**AUSZUG**:
☆ ☆ ☆ ☆ ☆ ☆ ☆

4 June 2013

Sexy und natürlich

Die weibliche Brust blitzte - wenn man sich diesem billigen Kalauer bedienen darf - in den letzten Wochen auf ungewohnte Art in den Medien auf. Neben den sonst boulevardesken "Busenblitzern" stand an unangefochtener Spitze Schauspielerin Angelina Jolie, die mit ihrer Brustamputation eine kurze Debatte über die Möglichkeiten und Grenzen der Krebsvorsorge losgetreten hatte. Der Akt selbst als Ausdruck einer radikalen Ästhetik der Selbsterfahrung blieb, bis auf einen Kommentar von Johanna Adorján in der FAS, unhinterfragt.

☆ ☆ ☆ ☆ ☆ ☆ ☆

**VORLIEGENDE ANGABEN**:

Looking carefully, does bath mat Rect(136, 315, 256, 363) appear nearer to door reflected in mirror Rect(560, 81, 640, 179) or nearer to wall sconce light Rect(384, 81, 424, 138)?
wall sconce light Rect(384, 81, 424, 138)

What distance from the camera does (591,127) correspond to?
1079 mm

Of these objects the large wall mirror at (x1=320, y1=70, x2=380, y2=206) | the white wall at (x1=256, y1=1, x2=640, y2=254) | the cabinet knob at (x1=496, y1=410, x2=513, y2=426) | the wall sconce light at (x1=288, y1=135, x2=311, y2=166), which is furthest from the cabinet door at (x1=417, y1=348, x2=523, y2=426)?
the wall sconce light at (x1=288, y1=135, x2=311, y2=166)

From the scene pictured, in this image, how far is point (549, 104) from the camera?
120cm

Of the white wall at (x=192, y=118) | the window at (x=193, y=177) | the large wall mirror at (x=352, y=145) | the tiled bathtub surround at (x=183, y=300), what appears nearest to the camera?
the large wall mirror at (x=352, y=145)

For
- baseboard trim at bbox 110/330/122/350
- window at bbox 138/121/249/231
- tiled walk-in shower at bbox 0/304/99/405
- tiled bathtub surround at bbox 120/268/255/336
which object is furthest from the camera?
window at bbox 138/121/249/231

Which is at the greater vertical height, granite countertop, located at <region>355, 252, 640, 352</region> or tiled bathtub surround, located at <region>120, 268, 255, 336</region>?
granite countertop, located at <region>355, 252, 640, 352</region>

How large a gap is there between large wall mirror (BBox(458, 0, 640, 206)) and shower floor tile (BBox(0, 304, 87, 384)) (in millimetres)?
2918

☆ ☆ ☆ ☆ ☆ ☆ ☆

**AUFGABEN**:
1. Fassen Sie den Absatz des Textes über Angelina Jolies Brustamputation, der mit „Die weibliche Brust blitzte“ beginnt, kürzer zusammen, ohne seine wesentlichen Fakten wegzulassen.
2. Geben Sie einen Abschnitt aus dem Text über Angelina Jolies Brustamputation wortgetreu wieder. Setzen Sie bei den Worten „4 June 2013“ ein und enden Sie nach „der FAS, unhinterfragt.“.
3. Schreiben Sie den Text über Angelina Jolies Brustamputation im Anschluss an seinen letzten Satz weiter.

**IHRE ANTWORTEN**:
1. In den letzten Wochen tauchte die weibliche Brust auf ungewohnte Art in den Medien auf. Neben den üblichen „Busenblitzern“ stand Angelina Jolie an der Spitze, deren Brustamputation eine kurze Debatte über Möglichkeiten und Grenzen der Krebsvorsorge auslöste. Den Akt selbst als Ausdruck einer radikalen Ästhetik der Selbsterfahrung hinterfragte nur Johanna Adorján in der FAS.

2.
4 June 2013

Sexy und natürlich

Die weibliche Brust blitzte - wenn man sich diesem billigen Kalauer bedienen darf - in den letzten Wochen auf ungewohnte Art in den Medien auf. Neben den sonst boulevardesken "Busenblitzern" stand an unangefochtener Spitze Schauspielerin Angelina Jolie, die mit ihrer Brustamputation eine kurze Debatte über die Möglichkeiten und Grenzen der Krebsvorsorge losgetreten hatte. Der Akt selbst als Ausdruck einer radikalen Ästhetik der Selbsterfahrung blieb, bis auf einen Kommentar von Johanna Adorján in der FAS, unhinterfragt.

3.
Doch da dieser Akt, wie auch immer man diesen bewerten will, eine sowohl unvorhergesehene biologische als auch ästhetische Komponente hatte, flüchtete man sich schnell in die üblichen Beschreibungen weiblicher Wahrnehmung: "Ist Angelina Jolie jetzt noch sexy?", lautete die Frage einer schnell organisierten Umfrage einer vorabendlichen Unterhaltungssendung, denn wer imaginiert den weiblichen Körper schon gern als medizinisch-biologisches Objekt (es sei denn es geht um Fortpflanzung und Kindererziehung). Die Frage, die beim ersten Hören an Hohlheit nicht zu übertreffen ist, erscheint beim zweiten Aufsagen jedoch nur logisch. Ist das Prädikat 'sexy' doch ein Teil von Jolies Kapital und die Rede über den weiblichen Körper bliebt auch am gewohnten Platz. Die wiederholte Frage in der Ästhetik-Vorlesung, warum Sokrates in Platons "Symposium" die Rede über die Schönheit einer Frau in den Mund gelegt hat, erübrigt sich.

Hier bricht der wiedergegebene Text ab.